### Records to process

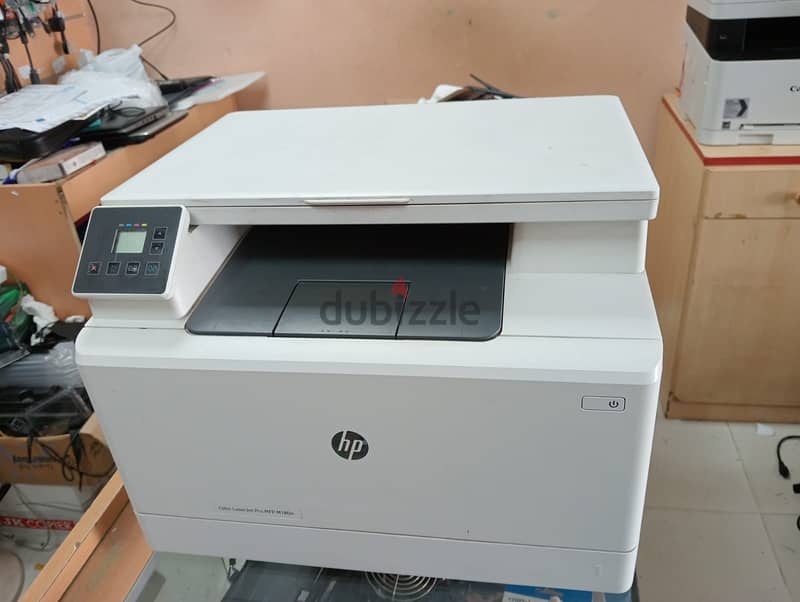 Hp Colour Laserjet Pro MFP M180n 0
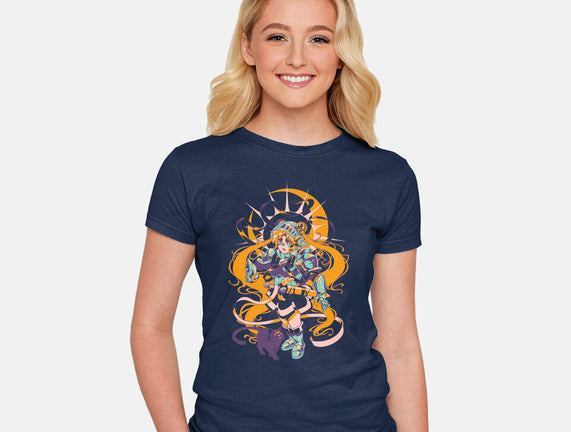 Moon Warrior
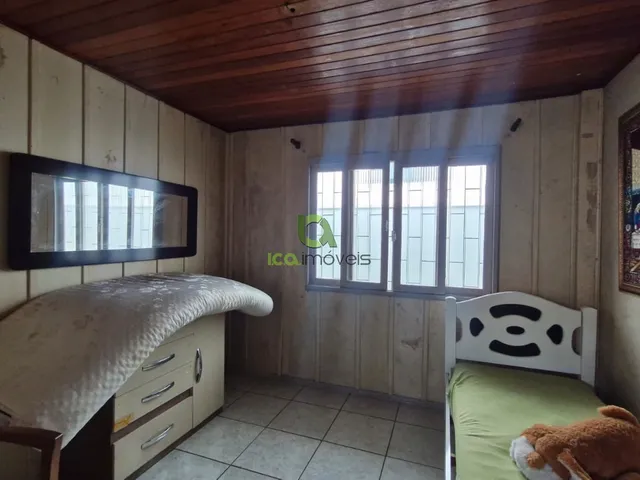 Imagem 3: CASA MISTA DE 3 DORMITÓRIOS EM BARREIROS SÃO JOSÉ SC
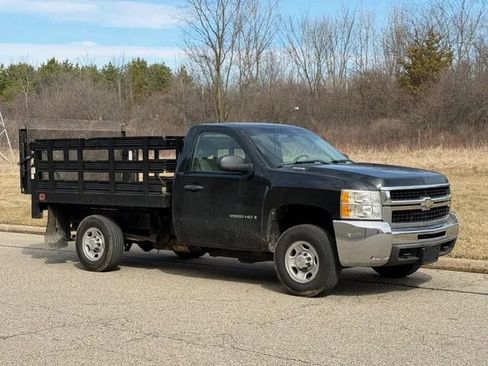 Used 2009 Chevrolet Silverado 2500 W/T RWD image 33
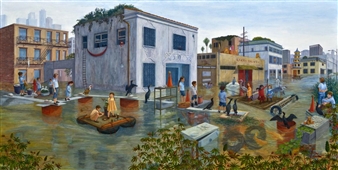 Siobhan McClure: Time of Water - 101/EXHIBIT, Melrose Ave.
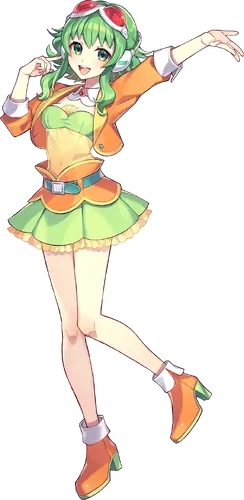 Gumi | Ultra Nextbots Wiki | Fandom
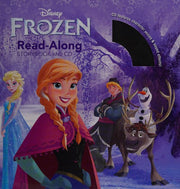 Frozen (Read-Along Storybook and CD)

######

> Task brief:
For this exercise, retype exactly, and only, the lines from the line with "Imagem 3: CASA" through the last line of the material above, both included. Pictures stay out.

> Your solution:
 Imagem 3: CASA MISTA DE 3 DORMITÓRIOS EM BARREIROS SÃO JOSÉ SC
 Used 2009 Chevrolet Silverado 2500 W/T RWD image 33
 Siobhan McClure: Time of Water - 101/EXHIBIT, Melrose Ave.
 Gumi | Ultra Nextbots Wiki | Fandom
 Frozen (Read-Along Storybook and CD)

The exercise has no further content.